Now, as a senior, and 18 months and 5 days apart from you, I wish I could take back all those moments when I got annoyed at you. There isn't a day that goes by where I don't wish we could go out to lunch together and you could buy me a cheesy bagel. As I go on dates, I wish you were there to answer the door wearing a Duck Dynasty shirt and holding your machete. I wish you were here to worry about me, even when it's not necessary. I wish we could have a class together and you would keep me in line and on top of assignments. I wish we could have jam sessions in the car, even though we both hate each other's music.

But as I've gotten older, I realize that things will change. When you get home, our car rides and jam sessions aren't going to be as frequent. We will both be adults, doing adult things. But that's okay, because I will always have those memories of spending time with you. Our lives will change, we will change, and circumstances will change, but our friendship will remain constant.

Because of our friendship, I have learned so many lessons. So to my future children, here's my prayer for you:

***

I pray you realize that the closest friends you will ever have are the ones you have in your home. You will fight, get irritated, and annoyed at one another, but their friendship will mean more to you than the arguments.

I pray you will be forgiving and that you will show one another love. Your siblings will make mistakes, but your forgiveness could be what gets them through.

I pray you will guard one another when they can't see the danger of their decisions.

I pray that as you're finding yourself, you never leave each other's side.
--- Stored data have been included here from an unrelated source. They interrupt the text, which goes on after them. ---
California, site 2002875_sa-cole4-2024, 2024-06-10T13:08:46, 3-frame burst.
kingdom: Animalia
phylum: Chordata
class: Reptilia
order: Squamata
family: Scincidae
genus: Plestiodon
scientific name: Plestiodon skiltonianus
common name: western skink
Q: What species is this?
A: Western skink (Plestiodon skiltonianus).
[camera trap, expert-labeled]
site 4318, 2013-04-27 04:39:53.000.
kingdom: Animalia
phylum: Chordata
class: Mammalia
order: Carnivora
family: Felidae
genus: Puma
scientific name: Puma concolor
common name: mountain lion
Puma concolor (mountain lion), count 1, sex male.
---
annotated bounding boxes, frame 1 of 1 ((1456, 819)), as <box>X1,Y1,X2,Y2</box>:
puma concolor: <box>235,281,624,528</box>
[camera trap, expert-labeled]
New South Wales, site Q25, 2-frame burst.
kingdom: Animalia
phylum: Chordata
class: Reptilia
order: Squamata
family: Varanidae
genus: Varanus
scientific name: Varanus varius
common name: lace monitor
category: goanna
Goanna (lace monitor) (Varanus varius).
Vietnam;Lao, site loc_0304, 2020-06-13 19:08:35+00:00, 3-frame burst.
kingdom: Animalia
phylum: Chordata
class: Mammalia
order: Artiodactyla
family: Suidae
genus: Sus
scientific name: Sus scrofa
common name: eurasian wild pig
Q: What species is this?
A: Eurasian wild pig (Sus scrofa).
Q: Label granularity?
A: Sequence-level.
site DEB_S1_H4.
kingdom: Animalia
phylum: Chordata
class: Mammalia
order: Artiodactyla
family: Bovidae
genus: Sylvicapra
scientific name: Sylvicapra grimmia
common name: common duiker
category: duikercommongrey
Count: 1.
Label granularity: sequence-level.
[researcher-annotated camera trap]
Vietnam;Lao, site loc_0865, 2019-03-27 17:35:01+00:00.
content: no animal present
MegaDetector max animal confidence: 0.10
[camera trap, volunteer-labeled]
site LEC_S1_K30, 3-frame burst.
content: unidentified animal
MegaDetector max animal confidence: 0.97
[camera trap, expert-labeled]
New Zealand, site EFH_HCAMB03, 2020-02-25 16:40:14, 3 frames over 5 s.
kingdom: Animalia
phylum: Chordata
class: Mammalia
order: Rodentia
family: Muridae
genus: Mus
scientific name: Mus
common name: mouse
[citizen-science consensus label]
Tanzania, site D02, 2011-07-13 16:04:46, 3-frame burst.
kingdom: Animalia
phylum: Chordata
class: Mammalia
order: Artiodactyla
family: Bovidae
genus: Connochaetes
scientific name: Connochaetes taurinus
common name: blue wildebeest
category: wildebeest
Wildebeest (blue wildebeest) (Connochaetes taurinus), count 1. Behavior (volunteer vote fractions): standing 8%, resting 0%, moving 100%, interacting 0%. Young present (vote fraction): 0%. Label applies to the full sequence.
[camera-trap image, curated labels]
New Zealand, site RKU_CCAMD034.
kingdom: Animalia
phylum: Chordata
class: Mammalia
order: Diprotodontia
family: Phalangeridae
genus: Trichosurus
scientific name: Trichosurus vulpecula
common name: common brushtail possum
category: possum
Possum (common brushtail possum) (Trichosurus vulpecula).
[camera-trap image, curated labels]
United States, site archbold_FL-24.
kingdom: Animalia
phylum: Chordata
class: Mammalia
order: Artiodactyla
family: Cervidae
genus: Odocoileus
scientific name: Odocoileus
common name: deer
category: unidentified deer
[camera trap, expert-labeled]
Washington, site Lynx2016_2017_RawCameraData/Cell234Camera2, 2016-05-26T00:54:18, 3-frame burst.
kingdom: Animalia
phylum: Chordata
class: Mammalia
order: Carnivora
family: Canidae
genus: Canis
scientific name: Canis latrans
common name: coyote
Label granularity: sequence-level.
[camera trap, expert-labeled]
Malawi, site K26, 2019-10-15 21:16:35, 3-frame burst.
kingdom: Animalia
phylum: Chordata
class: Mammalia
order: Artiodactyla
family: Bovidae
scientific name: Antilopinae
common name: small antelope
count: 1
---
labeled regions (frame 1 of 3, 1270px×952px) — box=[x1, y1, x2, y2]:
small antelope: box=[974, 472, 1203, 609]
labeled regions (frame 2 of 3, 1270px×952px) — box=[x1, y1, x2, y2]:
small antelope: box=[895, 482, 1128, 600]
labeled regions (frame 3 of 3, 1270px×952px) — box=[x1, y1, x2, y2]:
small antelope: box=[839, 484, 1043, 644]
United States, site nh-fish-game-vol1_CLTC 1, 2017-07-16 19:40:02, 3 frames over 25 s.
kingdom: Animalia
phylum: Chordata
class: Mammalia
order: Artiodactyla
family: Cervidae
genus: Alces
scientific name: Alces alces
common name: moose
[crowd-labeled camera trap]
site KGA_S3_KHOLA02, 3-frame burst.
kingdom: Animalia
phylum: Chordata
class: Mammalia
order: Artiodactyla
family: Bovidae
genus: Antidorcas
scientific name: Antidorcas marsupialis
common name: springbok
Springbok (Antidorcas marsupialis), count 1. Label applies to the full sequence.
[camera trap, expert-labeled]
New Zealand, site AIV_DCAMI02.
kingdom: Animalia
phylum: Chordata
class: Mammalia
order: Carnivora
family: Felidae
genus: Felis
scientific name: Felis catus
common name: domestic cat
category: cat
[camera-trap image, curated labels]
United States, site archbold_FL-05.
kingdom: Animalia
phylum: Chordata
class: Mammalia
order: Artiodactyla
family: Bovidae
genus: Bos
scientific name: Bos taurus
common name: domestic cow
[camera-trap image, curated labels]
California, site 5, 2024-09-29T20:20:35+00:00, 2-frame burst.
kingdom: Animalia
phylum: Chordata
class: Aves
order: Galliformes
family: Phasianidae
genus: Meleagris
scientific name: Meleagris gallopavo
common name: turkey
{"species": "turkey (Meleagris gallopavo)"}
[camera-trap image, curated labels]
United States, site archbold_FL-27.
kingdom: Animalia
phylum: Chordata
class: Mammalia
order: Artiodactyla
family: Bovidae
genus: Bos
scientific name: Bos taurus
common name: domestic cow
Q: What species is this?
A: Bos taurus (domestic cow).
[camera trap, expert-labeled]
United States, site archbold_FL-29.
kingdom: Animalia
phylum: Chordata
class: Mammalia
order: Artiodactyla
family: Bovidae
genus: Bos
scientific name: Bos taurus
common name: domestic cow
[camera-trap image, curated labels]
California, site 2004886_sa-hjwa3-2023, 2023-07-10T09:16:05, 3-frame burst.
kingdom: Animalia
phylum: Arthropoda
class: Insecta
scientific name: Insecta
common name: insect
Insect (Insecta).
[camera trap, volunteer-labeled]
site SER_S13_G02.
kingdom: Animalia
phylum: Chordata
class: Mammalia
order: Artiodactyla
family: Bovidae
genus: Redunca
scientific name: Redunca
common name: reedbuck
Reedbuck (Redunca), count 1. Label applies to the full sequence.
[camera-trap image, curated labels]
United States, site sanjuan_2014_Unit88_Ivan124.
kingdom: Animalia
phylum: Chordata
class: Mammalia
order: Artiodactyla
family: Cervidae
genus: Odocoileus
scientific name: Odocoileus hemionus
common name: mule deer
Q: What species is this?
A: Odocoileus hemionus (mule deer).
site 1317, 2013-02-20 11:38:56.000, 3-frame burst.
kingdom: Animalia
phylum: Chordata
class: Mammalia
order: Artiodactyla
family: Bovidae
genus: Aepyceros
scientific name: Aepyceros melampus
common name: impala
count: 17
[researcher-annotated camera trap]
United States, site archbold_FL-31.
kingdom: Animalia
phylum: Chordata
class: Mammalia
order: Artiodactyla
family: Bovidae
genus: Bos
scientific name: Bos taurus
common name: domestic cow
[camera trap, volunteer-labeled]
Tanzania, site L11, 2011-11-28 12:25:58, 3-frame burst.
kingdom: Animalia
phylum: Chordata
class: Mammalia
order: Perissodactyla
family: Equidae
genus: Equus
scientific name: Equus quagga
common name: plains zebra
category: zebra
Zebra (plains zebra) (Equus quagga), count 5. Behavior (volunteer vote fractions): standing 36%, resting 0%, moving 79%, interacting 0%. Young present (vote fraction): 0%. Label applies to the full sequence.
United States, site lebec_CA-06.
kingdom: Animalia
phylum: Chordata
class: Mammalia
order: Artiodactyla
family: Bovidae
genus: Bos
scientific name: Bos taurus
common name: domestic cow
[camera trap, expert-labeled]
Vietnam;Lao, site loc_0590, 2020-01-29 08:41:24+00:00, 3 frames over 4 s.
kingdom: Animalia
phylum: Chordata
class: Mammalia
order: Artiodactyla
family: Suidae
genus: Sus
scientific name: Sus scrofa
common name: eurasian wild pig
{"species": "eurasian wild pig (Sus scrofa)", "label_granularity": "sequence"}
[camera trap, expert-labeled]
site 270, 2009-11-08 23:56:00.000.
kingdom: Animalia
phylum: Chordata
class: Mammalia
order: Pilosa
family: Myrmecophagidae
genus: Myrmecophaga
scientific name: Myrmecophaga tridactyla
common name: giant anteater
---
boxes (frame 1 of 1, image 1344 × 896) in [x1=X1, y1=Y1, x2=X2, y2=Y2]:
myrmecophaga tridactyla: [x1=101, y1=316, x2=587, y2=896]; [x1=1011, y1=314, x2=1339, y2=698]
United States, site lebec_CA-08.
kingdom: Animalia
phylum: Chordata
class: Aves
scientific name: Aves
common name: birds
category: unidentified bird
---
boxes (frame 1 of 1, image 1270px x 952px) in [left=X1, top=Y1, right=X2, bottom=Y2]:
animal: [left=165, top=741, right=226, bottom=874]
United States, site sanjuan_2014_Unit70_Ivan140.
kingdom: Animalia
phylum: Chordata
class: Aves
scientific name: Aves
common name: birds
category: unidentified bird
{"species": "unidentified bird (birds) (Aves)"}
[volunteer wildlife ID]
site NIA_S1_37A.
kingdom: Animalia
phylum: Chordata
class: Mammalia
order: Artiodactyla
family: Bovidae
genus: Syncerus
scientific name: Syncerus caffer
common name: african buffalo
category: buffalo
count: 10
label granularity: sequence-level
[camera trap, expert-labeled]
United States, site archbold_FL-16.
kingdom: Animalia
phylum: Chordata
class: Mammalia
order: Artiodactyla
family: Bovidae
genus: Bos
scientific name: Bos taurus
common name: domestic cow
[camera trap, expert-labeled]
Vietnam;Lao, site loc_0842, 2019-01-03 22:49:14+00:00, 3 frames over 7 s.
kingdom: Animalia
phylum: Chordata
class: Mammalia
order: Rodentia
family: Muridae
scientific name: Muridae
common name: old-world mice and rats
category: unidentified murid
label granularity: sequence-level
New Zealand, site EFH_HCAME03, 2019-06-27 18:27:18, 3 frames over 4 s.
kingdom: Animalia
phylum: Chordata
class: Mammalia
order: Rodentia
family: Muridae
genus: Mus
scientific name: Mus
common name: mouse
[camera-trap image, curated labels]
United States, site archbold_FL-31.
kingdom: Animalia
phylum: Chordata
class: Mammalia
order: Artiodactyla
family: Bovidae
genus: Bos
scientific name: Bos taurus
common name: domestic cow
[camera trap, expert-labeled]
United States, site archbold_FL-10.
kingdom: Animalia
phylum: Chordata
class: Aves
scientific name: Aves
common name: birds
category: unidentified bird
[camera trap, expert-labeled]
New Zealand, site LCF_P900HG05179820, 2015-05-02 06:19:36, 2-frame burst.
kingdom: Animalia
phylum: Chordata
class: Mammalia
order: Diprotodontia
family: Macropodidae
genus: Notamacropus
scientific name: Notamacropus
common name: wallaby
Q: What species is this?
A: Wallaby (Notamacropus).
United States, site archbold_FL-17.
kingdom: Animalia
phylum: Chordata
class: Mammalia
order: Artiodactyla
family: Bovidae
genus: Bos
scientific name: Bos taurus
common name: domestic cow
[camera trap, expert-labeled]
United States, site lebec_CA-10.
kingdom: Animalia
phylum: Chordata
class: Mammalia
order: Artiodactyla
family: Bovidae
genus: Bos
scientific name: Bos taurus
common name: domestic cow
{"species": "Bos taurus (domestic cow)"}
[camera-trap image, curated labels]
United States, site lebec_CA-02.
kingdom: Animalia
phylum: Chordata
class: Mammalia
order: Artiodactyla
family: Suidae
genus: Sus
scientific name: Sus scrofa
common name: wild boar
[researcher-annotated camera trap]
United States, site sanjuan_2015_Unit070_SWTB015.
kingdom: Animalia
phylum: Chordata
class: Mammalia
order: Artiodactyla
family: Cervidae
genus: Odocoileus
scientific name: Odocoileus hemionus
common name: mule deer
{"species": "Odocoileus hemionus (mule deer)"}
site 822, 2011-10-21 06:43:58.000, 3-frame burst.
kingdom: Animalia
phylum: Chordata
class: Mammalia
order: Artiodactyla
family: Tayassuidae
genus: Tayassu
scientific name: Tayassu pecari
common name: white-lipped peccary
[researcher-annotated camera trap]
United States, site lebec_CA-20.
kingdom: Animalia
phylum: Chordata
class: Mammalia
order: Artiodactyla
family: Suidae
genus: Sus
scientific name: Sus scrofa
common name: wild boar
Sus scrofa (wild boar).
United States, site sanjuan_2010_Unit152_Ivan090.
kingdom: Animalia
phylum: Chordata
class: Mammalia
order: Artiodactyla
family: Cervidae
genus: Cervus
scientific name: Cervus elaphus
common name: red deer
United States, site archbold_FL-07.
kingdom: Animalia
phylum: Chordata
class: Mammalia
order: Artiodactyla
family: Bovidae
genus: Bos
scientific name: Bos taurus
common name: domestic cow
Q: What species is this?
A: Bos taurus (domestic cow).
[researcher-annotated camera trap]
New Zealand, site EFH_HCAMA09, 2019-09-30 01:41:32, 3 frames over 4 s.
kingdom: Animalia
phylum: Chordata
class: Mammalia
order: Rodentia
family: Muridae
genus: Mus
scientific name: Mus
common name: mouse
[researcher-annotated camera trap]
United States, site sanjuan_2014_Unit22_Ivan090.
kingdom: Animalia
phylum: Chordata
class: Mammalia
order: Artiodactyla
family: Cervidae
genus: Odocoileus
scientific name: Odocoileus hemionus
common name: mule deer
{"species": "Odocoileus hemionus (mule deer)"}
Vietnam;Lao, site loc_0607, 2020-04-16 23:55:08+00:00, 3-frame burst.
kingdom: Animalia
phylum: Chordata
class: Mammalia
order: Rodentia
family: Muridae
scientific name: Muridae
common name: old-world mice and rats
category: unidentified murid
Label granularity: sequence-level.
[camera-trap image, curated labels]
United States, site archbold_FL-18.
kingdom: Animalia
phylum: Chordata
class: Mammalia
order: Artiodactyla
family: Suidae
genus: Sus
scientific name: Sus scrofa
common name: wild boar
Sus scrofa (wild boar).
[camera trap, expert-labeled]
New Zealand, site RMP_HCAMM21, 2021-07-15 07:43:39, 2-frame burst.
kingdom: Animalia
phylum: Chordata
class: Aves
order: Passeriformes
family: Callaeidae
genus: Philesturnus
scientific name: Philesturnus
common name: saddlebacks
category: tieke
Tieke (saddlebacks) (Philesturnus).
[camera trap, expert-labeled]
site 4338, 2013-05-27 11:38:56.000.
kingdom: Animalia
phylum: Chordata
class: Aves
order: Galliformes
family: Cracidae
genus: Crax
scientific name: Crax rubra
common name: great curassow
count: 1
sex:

As you're transitioning through the different stages of life, I pray you will lead each other on the right path and encourage one another to continue faithfully on that path.

I pray you will trust one another in all aspects of your life.

I pray you will show one another love, despite your weaknesses.

I pray that as people come into your life that may love you or hurt you, they bring you to know your siblings for the first time or rekindle the relationship you already share.

I pray you will catch one another if any of your feet should slip.

I pray you will help one another feel peace in the midst of hardships and help carry one another when your burdens are too much to bear on your own.

I pray you will encourage one another to be the best you can possibly be and to excel in all you do.

I pray you will help one another know of Heavenly Father's love for them and lead them to a place where His glory dwells. Help one another realize that His love is unfailing and that the only way to see true light is through His light.

There will be days, or even weeks, where you feel like giving up and you will fail to see the point. I pray you will keep your siblings close during those moments and that they will help you to see the bigger picture. I pray you love them with your whole heart and come to rely on your friendship with them as you grow. Throughout your life, people will come and go, but your siblings will always be there for you. Hold them close to your heart and keep that relationship a priority. You won't regret it.